Turn the lines from the one containing "Going from furthest to nearest, sort" through the end of the listing below, inclusive, into a JSON list of strings with one string per line, leaving out blank lines.

[START The records]

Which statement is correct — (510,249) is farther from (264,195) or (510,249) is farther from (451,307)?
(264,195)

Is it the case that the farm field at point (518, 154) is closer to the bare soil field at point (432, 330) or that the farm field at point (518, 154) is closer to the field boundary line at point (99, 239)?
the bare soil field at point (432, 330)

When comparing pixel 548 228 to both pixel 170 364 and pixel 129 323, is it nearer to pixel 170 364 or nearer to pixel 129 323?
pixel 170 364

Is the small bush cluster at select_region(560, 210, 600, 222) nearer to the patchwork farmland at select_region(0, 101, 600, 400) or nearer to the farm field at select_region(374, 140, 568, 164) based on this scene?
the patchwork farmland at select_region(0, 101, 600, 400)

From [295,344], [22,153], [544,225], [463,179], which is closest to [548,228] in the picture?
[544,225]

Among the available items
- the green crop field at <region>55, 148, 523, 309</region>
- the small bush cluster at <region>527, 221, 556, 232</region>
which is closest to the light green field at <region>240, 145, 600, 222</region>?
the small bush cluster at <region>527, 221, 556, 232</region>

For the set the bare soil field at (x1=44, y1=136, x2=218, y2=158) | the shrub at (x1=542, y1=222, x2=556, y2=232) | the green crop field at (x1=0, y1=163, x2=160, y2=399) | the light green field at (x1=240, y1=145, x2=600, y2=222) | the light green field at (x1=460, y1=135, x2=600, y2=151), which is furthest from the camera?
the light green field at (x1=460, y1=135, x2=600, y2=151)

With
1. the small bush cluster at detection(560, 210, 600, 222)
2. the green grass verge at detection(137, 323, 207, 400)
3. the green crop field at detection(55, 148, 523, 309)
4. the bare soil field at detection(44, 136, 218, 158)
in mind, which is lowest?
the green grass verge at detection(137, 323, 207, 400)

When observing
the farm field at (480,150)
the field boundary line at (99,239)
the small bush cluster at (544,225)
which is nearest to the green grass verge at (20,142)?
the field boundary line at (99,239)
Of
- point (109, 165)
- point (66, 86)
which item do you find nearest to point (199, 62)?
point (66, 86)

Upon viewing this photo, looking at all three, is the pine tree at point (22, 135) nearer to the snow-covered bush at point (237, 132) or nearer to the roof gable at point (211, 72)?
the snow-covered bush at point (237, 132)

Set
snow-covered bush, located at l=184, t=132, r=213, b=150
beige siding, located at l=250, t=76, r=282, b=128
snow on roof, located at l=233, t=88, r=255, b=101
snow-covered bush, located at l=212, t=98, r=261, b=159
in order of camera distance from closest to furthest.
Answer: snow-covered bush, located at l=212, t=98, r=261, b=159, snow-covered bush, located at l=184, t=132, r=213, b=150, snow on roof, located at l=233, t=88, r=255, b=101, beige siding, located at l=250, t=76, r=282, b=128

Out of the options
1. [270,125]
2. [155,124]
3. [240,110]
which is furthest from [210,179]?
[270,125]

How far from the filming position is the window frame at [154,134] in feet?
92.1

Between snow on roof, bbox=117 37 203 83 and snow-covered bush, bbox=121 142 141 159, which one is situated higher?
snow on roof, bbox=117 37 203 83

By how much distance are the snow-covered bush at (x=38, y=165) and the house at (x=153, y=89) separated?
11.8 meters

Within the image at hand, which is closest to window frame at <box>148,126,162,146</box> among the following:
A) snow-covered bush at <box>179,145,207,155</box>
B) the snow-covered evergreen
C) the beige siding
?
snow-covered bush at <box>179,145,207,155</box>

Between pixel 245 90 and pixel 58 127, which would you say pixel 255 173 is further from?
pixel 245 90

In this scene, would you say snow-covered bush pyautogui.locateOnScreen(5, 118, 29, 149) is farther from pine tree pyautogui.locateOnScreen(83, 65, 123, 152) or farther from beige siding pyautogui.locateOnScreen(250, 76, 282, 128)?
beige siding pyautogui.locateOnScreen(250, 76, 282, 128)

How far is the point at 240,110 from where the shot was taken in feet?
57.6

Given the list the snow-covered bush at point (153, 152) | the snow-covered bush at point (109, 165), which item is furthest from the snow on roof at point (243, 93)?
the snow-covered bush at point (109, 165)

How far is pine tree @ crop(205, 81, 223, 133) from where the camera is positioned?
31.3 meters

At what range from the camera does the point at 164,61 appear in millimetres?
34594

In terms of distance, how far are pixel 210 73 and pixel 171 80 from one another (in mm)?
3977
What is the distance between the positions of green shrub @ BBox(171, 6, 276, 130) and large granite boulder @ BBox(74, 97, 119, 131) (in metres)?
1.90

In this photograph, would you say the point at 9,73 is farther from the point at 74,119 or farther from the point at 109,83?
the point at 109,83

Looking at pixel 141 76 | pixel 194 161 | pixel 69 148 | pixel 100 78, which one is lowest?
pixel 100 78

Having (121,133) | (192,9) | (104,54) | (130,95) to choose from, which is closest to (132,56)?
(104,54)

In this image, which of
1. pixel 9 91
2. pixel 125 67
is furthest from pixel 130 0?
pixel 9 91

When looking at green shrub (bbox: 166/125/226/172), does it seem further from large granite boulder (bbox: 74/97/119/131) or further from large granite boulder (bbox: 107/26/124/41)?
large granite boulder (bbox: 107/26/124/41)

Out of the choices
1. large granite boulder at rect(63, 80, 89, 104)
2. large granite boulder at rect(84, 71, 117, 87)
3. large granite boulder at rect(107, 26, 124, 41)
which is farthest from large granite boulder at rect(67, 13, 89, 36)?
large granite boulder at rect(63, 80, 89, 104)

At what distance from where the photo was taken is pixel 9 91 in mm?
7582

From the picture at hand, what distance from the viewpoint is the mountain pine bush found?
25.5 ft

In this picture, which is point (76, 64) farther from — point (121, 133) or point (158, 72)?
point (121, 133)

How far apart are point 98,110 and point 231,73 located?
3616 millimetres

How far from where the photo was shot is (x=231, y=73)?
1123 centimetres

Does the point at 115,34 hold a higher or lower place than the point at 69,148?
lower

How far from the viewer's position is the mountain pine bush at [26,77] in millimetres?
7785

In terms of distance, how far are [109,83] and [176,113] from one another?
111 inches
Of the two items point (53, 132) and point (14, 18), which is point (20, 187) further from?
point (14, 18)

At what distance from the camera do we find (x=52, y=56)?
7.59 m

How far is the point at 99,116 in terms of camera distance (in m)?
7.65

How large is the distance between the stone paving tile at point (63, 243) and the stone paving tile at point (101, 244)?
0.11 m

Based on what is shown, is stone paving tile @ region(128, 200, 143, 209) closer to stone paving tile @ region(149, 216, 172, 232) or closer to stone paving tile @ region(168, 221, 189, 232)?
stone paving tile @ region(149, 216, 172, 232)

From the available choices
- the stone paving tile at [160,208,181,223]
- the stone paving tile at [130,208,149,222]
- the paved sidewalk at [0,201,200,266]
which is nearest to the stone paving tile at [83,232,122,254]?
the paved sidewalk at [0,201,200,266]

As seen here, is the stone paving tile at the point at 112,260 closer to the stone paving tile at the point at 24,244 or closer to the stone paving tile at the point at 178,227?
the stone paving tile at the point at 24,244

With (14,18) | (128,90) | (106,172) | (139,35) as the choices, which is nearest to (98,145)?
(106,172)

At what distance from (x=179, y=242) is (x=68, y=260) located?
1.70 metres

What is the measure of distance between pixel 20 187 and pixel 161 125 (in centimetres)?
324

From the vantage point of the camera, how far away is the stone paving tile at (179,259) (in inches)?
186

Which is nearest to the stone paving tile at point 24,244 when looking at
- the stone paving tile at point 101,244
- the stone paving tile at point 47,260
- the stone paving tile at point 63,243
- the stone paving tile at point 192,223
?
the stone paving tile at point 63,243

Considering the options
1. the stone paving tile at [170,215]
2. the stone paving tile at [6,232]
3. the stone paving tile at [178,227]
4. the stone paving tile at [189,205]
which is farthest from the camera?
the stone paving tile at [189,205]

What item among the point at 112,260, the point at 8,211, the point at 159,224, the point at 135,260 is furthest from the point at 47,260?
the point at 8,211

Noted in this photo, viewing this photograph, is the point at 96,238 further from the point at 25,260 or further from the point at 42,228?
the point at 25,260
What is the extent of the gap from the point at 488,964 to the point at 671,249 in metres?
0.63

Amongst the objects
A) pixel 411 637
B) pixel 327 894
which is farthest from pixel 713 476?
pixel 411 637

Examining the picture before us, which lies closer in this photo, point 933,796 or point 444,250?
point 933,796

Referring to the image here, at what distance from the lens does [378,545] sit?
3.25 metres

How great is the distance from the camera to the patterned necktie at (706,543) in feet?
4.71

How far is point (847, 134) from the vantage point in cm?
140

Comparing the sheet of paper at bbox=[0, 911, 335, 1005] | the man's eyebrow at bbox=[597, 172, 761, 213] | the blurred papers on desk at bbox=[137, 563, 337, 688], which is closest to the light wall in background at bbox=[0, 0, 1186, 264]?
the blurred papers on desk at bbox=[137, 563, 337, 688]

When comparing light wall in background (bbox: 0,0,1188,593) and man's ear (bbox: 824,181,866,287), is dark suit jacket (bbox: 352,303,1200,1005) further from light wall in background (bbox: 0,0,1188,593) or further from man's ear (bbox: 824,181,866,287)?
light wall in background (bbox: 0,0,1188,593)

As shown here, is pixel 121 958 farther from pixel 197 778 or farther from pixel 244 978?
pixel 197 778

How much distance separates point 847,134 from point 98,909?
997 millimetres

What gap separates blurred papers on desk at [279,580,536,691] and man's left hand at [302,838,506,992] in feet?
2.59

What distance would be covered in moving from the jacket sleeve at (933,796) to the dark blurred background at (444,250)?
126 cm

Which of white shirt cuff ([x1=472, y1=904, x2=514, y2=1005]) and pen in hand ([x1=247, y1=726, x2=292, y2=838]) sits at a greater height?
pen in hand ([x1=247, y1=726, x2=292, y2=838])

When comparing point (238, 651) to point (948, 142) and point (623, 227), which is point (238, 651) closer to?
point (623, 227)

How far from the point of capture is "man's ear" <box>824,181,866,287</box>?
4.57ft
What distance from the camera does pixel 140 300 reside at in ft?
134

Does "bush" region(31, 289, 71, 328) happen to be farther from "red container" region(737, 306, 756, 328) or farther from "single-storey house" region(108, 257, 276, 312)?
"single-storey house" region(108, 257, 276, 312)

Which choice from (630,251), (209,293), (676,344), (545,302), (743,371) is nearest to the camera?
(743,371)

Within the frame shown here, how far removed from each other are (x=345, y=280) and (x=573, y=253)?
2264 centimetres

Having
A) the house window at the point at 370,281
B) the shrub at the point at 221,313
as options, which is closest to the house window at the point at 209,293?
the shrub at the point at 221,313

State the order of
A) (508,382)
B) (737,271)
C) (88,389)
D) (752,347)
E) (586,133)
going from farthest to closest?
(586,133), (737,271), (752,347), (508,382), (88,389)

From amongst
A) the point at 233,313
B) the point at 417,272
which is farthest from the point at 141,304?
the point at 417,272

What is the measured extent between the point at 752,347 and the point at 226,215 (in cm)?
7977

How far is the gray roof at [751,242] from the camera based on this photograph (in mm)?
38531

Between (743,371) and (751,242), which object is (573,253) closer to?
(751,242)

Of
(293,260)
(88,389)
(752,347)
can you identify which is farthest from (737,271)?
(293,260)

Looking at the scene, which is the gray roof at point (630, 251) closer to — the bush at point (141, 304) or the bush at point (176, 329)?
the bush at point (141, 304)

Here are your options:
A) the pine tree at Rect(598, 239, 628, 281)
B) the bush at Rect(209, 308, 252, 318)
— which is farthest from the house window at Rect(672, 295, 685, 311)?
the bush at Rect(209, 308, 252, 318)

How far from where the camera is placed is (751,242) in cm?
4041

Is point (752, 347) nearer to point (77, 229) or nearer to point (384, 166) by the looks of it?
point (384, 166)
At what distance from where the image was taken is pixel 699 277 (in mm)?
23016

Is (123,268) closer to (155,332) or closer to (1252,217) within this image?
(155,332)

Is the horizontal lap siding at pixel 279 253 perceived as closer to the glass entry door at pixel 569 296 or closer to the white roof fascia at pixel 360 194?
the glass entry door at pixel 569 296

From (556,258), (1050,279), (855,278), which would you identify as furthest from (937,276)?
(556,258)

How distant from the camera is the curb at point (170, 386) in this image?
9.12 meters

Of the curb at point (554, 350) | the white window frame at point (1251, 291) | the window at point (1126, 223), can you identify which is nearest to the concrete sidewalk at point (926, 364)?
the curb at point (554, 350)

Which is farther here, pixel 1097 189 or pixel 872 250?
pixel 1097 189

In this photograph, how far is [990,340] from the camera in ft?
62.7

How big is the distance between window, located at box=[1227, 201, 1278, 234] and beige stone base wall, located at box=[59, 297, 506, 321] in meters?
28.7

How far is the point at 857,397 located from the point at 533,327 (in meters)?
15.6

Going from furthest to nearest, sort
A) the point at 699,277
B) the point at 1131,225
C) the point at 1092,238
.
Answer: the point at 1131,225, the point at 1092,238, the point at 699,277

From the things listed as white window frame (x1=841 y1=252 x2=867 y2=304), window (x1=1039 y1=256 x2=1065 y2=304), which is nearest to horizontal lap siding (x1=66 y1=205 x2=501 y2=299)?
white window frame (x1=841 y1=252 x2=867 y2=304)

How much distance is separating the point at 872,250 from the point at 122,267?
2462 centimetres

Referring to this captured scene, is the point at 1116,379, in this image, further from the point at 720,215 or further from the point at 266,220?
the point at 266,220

[END The records]

**Solution for this task**
[
  "Going from furthest to nearest, sort",
  "A) the point at 699,277",
  "B) the point at 1131,225",
  "C) the point at 1092,238",
  ".",
  "Answer: the point at 1131,225, the point at 1092,238, the point at 699,277",
  "From the things listed as white window frame (x1=841 y1=252 x2=867 y2=304), window (x1=1039 y1=256 x2=1065 y2=304), which is nearest to horizontal lap siding (x1=66 y1=205 x2=501 y2=299)?",
  "white window frame (x1=841 y1=252 x2=867 y2=304)",
  "How much distance is separating the point at 872,250 from the point at 122,267?",
  "2462 centimetres",
  "Referring to this captured scene, is the point at 1116,379, in this image, further from the point at 720,215 or further from the point at 266,220?",
  "the point at 266,220"
]